- REQUISITOS DEL EJERCICIO:
A: Resuma en una o dos oraciones el párrafo de la columna de opinión que comienza con «El Sánchez del arrojo». Conserve sus datos principales.
B: Edite el pasaje de la columna de opinión que va desde «Opinión | Buenos» hasta «a su pesar.», sustituyendo «abril» por «marzo».

---------- BLOQUE DE TEXTO ----------

Opinión | Buenos días y buena suerte

Malos tiempos para ser Hamlet

AQUÍ estamos, en el corazón helado del más extraño fin de semana, aún teñido de la crueldad de abril. Y con Sánchez en su retiro monclovita, alejado del mundanal ruido donde entrechocan las espadas y el aire se envenena por momentos. Sánchez en el rincón de pensar, Sánchez en pausa, en ‘stand by’, creando un suspense que algunos juzgan estratégico y otros sólo fieramente humano. Sánchez en algún lugar, contemplando quizás Ferraz en las televisiones, donde todo se conjura para alentar al príncipe rojo, satisfecho del amor de los suyos, pero envuelto en las dudas, hamletiano a su pesar. 

El Sánchez del arrojo y el Peugeot parecía otro. Capaz de irse y de volver, retando al aparato, y a los claros barones, algunos de los cuales nunca volvieron al redil, y se pronunciaron como socialistas de otro tiempo, o miraron sin disimulo a la derecha, afectados, al parecer, de un raro contagio.

---------- DATOS ALMACENADOS ----------

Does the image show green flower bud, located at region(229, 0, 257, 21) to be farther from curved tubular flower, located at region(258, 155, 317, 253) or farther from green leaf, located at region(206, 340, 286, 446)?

----------

- RESPUESTAS POR TAREA:
A: El Sánchez del arrojo y el Peugeot parecía otro, capaz de irse y volver desafiando al aparato y a los barones. Algunos de estos nunca regresaron al redil: se pronunciaron como socialistas de otro tiempo o miraron sin disimulo a la derecha.

B:
Opinión | Buenos días y buena suerte

Malos tiempos para ser Hamlet

AQUÍ estamos, en el corazón helado del más extraño fin de semana, aún teñido de la crueldad de marzo. Y con Sánchez en su retiro monclovita, alejado del mundanal ruido donde entrechocan las espadas y el aire se envenena por momentos. Sánchez en el rincón de pensar, Sánchez en pausa, en ‘stand by’, creando un suspense que algunos juzgan estratégico y otros sólo fieramente humano. Sánchez en algún lugar, contemplando quizás Ferraz en las televisiones, donde todo se conjura para alentar al príncipe rojo, satisfecho del amor de los suyos, pero envuelto en las dudas, hamletiano a su pesar.